Since shoulder arthrosis cannot be cured, the patient will have to take care of his diseased shoulder for the rest of his life. Even after an operation, which can usually relieve the symptoms, there is no guarantee that osteoarthritis in the shoulder area will not recur.

Therefore, the aftercare remains with the recommendations that are also given for self-help and prevention. Muscle parts in the shoulder area, for example, should not be tensed on one side. For example, you can set up the workplace ergonomically and otherwise ensure sufficient breaks with appropriate relaxation.

Age-appropriate sport is essential for patients with shoulder arthrosis. The stretching exercises already learned through the physiotherapeutic treatments should be practiced further. Stretching courses, yoga or Pilates are also recommended. Anything that strengthens the muscles in the shoulder, neck, back and arm areas is also good. Physiotherapy or massages are recommended.

A healthy diet is also important. After all, the body’s immune system must be able to fight off inflammation and compensate for wear and tear. It can only do this if it is strengthened accordingly. A varied diet rich in vitamins ensures a strong immune system. In order not to destroy this effect, patients should avoid stimulants such as alcohol and nicotine.

You can do that yourself

Shoulder arthrosis (omarthrosis) is a disease that can be positively influenced with self-help, but is just as incurable as with conventional conventional medical treatment. The reason for this are the joint surfaces, the destruction of which cannot be reversed. Nevertheless, an attempt can be made to stimulate the formation of the synovia (joint fluid) through targeted movement, so that its gliding ability ensures that the joint surfaces do not rub too hard on each other. Movement stimulates the synovia in the joint space. This may bring some relief.
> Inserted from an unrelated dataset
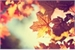 Fanfic / Fanfiction Folhas do outono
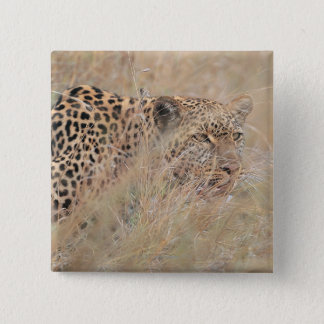Prowling Leopard Hiding in Grassland 15 Cm Square Badge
However, there is another reason why movement is of central importance in the context of self-help for shoulder arthrosis: if pain causes the patient to rest the joint, there is a risk that it will stiffen and the pain (including the immobility) will increase. This vicious cycle must be avoided at all costs and the cooperation of the patient is indispensable in this context. Exercises that train the rotator cuff are particularly important. These and others can be learned from a physiotherapist and carried out regularly at home on your own.

There are two other things that should be considered by patients with shoulder arthrosis. One-sided postures and movements should be avoided. It is also important to take a look at ergonomics in the workplace. Relaxation during breaks is also an important factor here. You should also make sure that you are comfortable in bed at night with a mattress that is straight on your shoulders.